::: RECORD EXCERPTS

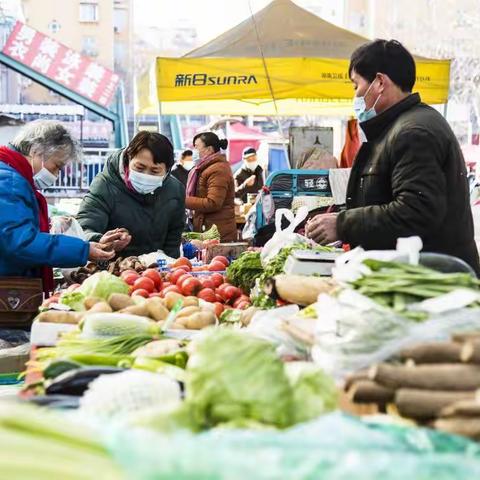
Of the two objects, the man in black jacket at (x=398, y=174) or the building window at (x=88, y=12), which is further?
the building window at (x=88, y=12)

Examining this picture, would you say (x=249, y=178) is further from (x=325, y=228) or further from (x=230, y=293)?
(x=325, y=228)

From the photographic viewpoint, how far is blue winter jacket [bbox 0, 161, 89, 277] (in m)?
5.26

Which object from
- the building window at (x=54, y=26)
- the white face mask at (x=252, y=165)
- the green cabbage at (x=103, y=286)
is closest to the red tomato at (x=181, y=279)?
the green cabbage at (x=103, y=286)

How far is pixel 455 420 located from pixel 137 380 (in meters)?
0.81

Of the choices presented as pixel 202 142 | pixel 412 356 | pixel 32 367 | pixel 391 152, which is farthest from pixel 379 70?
pixel 202 142

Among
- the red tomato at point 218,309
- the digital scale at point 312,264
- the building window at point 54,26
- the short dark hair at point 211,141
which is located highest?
the building window at point 54,26

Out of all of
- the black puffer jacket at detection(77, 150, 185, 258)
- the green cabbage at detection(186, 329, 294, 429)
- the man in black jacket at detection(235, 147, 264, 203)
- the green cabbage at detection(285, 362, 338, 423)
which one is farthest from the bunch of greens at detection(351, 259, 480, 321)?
the man in black jacket at detection(235, 147, 264, 203)

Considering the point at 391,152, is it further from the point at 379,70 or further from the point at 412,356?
the point at 412,356

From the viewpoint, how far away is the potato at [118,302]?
4.29 m

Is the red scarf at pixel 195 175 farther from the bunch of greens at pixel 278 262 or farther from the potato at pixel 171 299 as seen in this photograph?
the potato at pixel 171 299

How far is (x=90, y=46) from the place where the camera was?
170 feet

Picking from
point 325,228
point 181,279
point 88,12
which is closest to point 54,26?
point 88,12

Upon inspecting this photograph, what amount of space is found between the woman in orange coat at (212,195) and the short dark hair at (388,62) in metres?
5.36

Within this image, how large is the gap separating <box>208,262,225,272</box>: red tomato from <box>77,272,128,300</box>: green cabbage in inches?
43.8
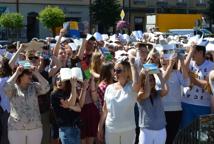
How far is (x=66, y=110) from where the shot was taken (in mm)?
6473

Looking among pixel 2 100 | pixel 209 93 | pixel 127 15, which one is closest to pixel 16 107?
pixel 2 100

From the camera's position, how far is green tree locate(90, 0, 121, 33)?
49.6 m

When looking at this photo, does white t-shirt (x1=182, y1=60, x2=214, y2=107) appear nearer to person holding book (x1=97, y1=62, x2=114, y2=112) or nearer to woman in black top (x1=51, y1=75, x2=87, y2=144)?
person holding book (x1=97, y1=62, x2=114, y2=112)

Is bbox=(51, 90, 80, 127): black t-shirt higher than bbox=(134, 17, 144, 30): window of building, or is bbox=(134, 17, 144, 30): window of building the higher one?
bbox=(134, 17, 144, 30): window of building

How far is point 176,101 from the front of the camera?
7328 mm

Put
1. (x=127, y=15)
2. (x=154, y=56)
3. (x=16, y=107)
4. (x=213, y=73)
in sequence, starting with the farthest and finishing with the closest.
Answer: (x=127, y=15) < (x=154, y=56) < (x=16, y=107) < (x=213, y=73)

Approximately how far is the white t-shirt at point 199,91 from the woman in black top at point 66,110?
5.81ft

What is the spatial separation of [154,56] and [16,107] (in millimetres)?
2307

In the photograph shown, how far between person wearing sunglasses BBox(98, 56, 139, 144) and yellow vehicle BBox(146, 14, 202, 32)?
112 feet

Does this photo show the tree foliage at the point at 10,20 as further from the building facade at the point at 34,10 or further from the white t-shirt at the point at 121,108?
the white t-shirt at the point at 121,108

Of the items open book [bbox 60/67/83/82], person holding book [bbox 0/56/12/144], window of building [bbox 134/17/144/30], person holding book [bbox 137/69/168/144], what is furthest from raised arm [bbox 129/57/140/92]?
window of building [bbox 134/17/144/30]

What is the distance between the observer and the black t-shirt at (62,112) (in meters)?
6.44

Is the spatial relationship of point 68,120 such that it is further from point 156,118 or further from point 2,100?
point 2,100

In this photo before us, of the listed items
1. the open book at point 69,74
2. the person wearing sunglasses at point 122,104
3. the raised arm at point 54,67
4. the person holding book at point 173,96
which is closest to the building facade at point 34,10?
the raised arm at point 54,67
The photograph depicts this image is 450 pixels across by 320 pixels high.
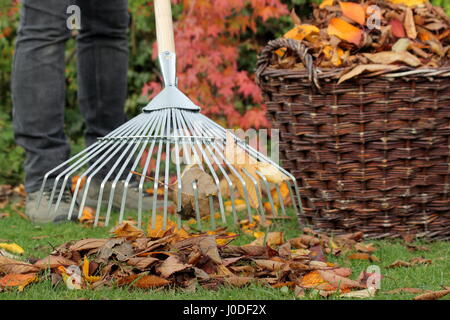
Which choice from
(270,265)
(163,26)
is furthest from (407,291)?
(163,26)

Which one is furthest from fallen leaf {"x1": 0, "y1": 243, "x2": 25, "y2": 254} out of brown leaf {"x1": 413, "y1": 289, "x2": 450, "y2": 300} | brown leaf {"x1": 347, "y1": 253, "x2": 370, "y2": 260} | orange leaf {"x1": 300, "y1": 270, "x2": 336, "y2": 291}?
brown leaf {"x1": 413, "y1": 289, "x2": 450, "y2": 300}

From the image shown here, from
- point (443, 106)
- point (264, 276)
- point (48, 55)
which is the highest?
point (48, 55)

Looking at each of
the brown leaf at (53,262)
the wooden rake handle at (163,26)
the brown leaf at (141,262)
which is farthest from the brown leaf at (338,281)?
the wooden rake handle at (163,26)

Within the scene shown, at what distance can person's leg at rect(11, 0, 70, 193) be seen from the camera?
2.79 metres

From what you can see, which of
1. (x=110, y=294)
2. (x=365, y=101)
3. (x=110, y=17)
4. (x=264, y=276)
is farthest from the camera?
(x=110, y=17)

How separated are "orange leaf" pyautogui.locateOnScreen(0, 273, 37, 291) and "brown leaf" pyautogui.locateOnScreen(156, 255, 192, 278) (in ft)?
1.14

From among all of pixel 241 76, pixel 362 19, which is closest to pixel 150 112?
pixel 362 19

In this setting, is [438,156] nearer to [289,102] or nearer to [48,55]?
[289,102]

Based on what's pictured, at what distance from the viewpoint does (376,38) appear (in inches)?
101

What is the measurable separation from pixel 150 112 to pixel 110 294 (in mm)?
606

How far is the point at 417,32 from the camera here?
2643mm

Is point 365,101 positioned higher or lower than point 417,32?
lower

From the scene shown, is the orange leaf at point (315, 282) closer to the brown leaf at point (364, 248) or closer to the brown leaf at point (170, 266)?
the brown leaf at point (170, 266)

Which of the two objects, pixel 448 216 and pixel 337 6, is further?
pixel 337 6
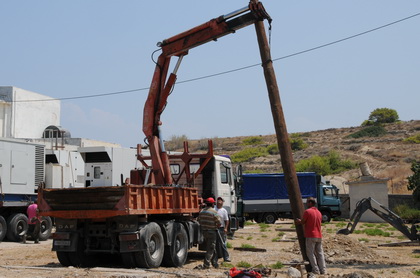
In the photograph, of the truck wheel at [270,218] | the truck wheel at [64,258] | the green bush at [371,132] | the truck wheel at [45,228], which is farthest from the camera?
the green bush at [371,132]

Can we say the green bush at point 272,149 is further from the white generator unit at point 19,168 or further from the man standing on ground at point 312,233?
the man standing on ground at point 312,233

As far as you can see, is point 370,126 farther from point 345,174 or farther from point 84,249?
point 84,249

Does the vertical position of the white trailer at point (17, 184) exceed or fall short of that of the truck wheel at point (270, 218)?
it exceeds it

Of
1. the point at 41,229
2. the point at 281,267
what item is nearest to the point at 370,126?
the point at 41,229

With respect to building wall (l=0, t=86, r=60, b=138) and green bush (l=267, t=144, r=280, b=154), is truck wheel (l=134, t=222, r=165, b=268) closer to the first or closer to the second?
building wall (l=0, t=86, r=60, b=138)

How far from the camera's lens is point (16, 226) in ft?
74.5

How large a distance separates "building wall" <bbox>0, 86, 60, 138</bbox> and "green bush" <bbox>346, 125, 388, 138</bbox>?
4430 centimetres

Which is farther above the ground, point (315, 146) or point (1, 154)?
point (315, 146)

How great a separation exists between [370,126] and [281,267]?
251 feet

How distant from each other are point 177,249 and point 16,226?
33.7 feet

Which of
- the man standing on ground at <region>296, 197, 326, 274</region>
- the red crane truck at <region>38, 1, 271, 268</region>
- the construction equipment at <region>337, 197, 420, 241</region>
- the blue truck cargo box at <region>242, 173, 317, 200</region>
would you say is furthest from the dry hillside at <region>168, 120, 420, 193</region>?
the man standing on ground at <region>296, 197, 326, 274</region>

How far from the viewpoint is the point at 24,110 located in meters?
51.2

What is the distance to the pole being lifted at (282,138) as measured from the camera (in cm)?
1221

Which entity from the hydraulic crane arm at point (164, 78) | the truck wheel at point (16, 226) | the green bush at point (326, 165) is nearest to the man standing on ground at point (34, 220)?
the truck wheel at point (16, 226)
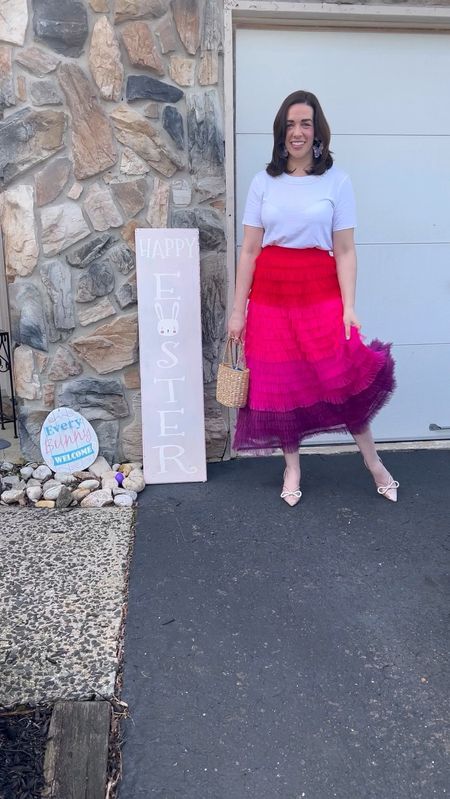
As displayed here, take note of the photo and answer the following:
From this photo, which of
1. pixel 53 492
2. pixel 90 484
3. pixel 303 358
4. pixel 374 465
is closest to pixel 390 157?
pixel 303 358

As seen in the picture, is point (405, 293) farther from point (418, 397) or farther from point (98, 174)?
point (98, 174)

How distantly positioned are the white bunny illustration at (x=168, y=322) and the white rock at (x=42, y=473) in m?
0.85

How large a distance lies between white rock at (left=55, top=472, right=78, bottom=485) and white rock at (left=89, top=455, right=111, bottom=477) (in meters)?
0.10

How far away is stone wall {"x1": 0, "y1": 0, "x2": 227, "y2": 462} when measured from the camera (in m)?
2.90

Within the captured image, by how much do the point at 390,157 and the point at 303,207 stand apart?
0.98 metres

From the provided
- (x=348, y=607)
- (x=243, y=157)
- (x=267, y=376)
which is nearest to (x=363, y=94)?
(x=243, y=157)

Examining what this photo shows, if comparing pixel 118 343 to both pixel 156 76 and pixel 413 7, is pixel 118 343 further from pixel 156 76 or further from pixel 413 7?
pixel 413 7

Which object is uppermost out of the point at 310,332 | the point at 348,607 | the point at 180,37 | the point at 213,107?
the point at 180,37

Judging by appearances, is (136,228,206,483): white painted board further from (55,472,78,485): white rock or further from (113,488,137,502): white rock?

::::::

■ **REQUIREMENTS**
Quote the material above verbatim, beginning with the line containing "From the provided" and continuing through the last line of the material.

■ **COMPLETE OUTPUT**
From the provided
- (x=348, y=607)
- (x=243, y=157)
- (x=267, y=376)
which is nearest to (x=363, y=94)?
(x=243, y=157)

Examining what this photo shows, if comparing pixel 118 343 to both pixel 156 76 and pixel 413 7, is pixel 118 343 further from pixel 156 76 or further from pixel 413 7?
pixel 413 7

Which object is uppermost out of the point at 310,332 | the point at 348,607 | the point at 180,37 | the point at 213,107?
the point at 180,37

Judging by appearances, is (136,228,206,483): white painted board further from (55,472,78,485): white rock or further from (113,488,137,502): white rock?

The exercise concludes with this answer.